Our careers diverged after fellowship. I have watched proudly as she developed a career in breast oncology and as an expert in geriatric oncology, becoming Editor-in-Chief of the Journal of Geriatric Oncology, and one of the leaders of the Cancer and Aging Research Group. In 2013, she was the recipient of ASCO’s B.J. Kennedy Award and Lecture for Scientific Excellence in Geriatric Oncology, and even while I beamed at the achievement, I was shocked. When did we get old enough to receive achievement awards??
The issue came up after a meeting for The Oncologist, which was held during the 2015 ASCO Annual Meeting; both Arti and I have the privilege of being on the editorial board. After a quick hug and small talk, we discovered our flights were leaving Chicago at the same time and decided to share a cab to the airport. There we reminisced about old times in New York, about where our colleagues were and who we had kept in touch with, and what we were up to now. We caught up on families and careers, achievements, and how younger colleagues had started to come to us for guidance on careers—marveling on what our mentees had achieved thus far and enthusiastic about what else they could do.
“When did we become the mentor, Arti?” I asked her, somewhat shocked to see myself in the role. “When I look in the mirror, I still see a somewhat uncertain clinician finishing his fellowship—making his first foray into the role of attending; someone who even today seeks direction from my own mentors—from David Spriggs at MSKCC, or, more recently, from Michael Birrer—about what direction my career should take.

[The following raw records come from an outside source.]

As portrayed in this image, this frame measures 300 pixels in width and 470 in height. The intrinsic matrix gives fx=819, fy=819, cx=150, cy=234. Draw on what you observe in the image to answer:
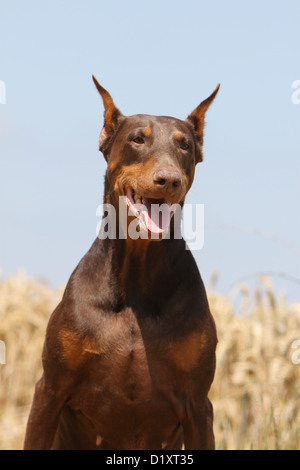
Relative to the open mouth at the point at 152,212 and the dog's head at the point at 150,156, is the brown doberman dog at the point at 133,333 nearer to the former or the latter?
the dog's head at the point at 150,156

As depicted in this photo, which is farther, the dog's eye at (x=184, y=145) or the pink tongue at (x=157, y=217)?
the dog's eye at (x=184, y=145)

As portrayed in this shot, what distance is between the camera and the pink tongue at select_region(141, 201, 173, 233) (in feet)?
14.8

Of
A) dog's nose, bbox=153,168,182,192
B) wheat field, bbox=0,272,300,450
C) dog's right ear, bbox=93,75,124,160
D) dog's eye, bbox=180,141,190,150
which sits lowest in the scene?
wheat field, bbox=0,272,300,450

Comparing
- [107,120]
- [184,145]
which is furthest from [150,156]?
[107,120]

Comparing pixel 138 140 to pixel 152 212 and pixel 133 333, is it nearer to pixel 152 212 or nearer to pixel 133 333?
pixel 152 212

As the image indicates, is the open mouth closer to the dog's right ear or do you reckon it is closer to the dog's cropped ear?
the dog's right ear

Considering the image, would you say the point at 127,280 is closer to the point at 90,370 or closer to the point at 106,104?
the point at 90,370

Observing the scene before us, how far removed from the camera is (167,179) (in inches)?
171

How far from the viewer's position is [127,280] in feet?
16.4

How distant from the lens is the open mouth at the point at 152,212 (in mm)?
4504

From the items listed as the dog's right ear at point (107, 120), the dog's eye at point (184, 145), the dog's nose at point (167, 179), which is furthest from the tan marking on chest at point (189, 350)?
Answer: the dog's right ear at point (107, 120)

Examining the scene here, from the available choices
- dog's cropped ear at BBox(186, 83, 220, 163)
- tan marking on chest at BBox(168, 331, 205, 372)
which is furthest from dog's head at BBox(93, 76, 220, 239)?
tan marking on chest at BBox(168, 331, 205, 372)
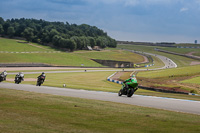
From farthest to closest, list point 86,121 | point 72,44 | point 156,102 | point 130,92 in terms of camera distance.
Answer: point 72,44 < point 130,92 < point 156,102 < point 86,121

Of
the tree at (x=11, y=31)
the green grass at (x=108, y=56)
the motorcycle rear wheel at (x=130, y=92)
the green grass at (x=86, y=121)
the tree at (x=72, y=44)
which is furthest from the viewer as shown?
the tree at (x=11, y=31)

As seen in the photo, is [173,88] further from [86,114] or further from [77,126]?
[77,126]

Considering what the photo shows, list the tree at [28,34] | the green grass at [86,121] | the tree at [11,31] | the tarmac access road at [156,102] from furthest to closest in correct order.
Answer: the tree at [11,31]
the tree at [28,34]
the tarmac access road at [156,102]
the green grass at [86,121]

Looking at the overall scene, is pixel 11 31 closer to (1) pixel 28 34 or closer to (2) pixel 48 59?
(1) pixel 28 34

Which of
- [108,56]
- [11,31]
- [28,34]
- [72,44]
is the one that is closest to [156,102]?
[108,56]

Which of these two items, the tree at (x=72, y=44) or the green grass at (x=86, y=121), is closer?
the green grass at (x=86, y=121)

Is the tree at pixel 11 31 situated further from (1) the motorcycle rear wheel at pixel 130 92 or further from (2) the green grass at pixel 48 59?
(1) the motorcycle rear wheel at pixel 130 92

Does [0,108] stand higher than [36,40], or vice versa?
[36,40]

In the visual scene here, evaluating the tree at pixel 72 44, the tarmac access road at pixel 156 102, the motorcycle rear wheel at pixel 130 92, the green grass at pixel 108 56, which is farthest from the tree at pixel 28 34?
the motorcycle rear wheel at pixel 130 92

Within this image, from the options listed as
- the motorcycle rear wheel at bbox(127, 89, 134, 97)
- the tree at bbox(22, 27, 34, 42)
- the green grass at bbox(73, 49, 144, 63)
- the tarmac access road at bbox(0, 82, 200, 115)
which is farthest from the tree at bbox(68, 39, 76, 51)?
the motorcycle rear wheel at bbox(127, 89, 134, 97)

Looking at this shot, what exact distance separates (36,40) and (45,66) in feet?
275

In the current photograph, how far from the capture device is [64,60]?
Answer: 11325 cm

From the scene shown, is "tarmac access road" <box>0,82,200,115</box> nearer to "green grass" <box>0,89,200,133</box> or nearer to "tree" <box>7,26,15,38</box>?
"green grass" <box>0,89,200,133</box>

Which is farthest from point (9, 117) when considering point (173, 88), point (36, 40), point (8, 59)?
point (36, 40)
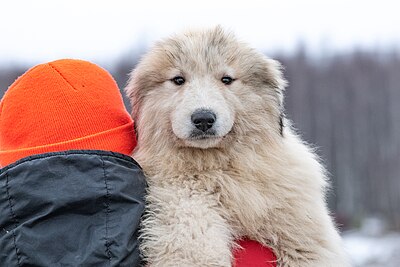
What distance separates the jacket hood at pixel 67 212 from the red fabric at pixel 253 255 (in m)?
0.48

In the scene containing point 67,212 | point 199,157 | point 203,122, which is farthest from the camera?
point 199,157

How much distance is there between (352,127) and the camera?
145 ft

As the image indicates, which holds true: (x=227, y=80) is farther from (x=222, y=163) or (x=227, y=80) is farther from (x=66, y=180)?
(x=66, y=180)

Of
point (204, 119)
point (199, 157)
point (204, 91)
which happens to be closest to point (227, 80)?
point (204, 91)

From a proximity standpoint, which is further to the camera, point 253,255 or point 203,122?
point 203,122

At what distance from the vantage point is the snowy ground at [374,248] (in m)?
26.5

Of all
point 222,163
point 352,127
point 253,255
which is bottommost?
point 352,127

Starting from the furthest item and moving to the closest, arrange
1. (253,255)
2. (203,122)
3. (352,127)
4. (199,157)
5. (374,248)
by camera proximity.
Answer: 1. (352,127)
2. (374,248)
3. (199,157)
4. (203,122)
5. (253,255)

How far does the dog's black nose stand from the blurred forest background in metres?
36.1

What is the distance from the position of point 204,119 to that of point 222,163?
255mm

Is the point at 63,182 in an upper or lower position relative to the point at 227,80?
lower

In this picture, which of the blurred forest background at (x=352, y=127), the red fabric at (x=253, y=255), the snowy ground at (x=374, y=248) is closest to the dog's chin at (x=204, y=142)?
the red fabric at (x=253, y=255)

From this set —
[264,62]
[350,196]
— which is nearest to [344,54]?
[350,196]

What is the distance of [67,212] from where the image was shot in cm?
335
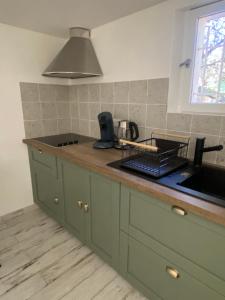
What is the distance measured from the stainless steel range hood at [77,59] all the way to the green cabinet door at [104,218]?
0.97 meters

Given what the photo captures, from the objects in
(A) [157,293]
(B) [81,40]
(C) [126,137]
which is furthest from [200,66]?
(A) [157,293]

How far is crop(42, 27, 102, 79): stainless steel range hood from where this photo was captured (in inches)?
67.1

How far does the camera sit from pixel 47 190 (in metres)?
1.99

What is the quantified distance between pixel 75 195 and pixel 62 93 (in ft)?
4.29

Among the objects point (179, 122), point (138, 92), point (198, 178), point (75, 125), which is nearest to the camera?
point (198, 178)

Surely, I cannot be a mentor, if I still feel the need to be the mentee.”
Arti chimed in then. “Well, I think oncology is changing so much, and there is so much yet to do. In geriatric oncology, I know what questions we’ve answered. We’ve worked hard to obtain the datasets, looked at the assessment tools, created some as well. The field is attracting more and younger faculty, motivated to move us forward, and I want to encourage them. If I can make it easier to answer a question, I want to do that. And, if the question has been asked and answered, I want to help them define: What else do we need to know?”
Listening to Arti, I recognized some of the same passions reflected in my own quest to stay in academic oncology, and perhaps explained why I considered her such a close colleague. Like her, I enjoyed helping students and young faculty better define their interests, develop clinical questions, and launch an academic career. It was also satisfying when something I worked hard on with junior faculty made its way to ASCO as a poster or better yet, published in a peer-reviewed journal.
Talking to my dear friend as we made our way to Chicago’s O’Hare airport, I realized that being a mentor is not just an honor that comes with age or academic rank. Mentoring is a skill that underlies the commitment we make to the next generation of oncologists. It is both an honor and a responsibility. However, one can still be mentor and mentee—to be both reflects the ever-evolving state of our field.